PAGE EXTRACT -
◆ ◆ ◆

But in the middle part of the twentieth century Panama Disease, a fusarium fungus, wiped out most of the commercial plantations of Gros Michel in Central and South America. Panama disease is a doozy – transmissible through infected soil, water or equipment and impossible to eliminate or treat. Once the ground in an area is infected it stays that way for decades. Over the years, the big banana producers kept moving from country to country to keep the banana plantations going but eventually, thanks in part to multinationals and agricultural monocultures, the disease had spanned the globe.
So in the 1950s, the world switched over to a less tasty variety of banana – Cavendish – more resistant to Panama disease, or at least its early twentieth century incarnation, Tropical Race 1.
It’s not just Panama Disease. There’s Black Sigatoka, as well, and Bunchy Top, the latter hard to take seriously since it sounds more like a Loony Tunes character than than a devastating agricultural blight. Bananas are particularly susceptible to disease because we’ve bred them to be sterile: seedless mutants that replicate through their genetically identical “daughters” and “granddaughters”. Commercial bananas have three sets of chromosones – they’re triploids, just like our old friends, the herpes-ridden Pacific Oysters of Broken Bay.

◆ ◆ ◆

[Source data]
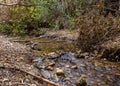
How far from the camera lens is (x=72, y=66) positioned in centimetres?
703

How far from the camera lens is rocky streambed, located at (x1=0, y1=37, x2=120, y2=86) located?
5.92 meters

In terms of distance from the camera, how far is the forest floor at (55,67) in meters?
5.31

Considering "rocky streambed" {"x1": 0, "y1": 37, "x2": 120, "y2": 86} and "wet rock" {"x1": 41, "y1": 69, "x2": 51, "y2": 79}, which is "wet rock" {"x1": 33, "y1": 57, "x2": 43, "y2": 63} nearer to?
"rocky streambed" {"x1": 0, "y1": 37, "x2": 120, "y2": 86}

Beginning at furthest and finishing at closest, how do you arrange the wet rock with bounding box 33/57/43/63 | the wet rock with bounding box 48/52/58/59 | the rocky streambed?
the wet rock with bounding box 48/52/58/59, the wet rock with bounding box 33/57/43/63, the rocky streambed

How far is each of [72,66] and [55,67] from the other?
50cm

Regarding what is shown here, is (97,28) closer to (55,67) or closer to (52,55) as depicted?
(52,55)

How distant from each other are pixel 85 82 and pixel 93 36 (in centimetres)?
305

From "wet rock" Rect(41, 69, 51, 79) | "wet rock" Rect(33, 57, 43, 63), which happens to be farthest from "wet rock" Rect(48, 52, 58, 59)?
"wet rock" Rect(41, 69, 51, 79)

◆ ◆ ◆

TASK 1 -
In the banana passage, in which decade did the world switch over to the Cavendish variety?
TASK 2 -
Reproduce word for word the part of the banana passage between "It’s not just" and "of Broken Bay.", inclusive.

ANSWER AREA 1 -
The 1950s.

ANSWER AREA 2 -
It’s not just Panama Disease. There’s Black Sigatoka, as well, and Bunchy Top, the latter hard to take seriously since it sounds more like a Loony Tunes character than than a devastating agricultural blight. Bananas are particularly susceptible to disease because we’ve bred them to be sterile: seedless mutants that replicate through their genetically identical “daughters” and “granddaughters”. Commercial bananas have three sets of chromosones – they’re triploids, just like our old friends, the herpes-ridden Pacific Oysters of Broken Bay.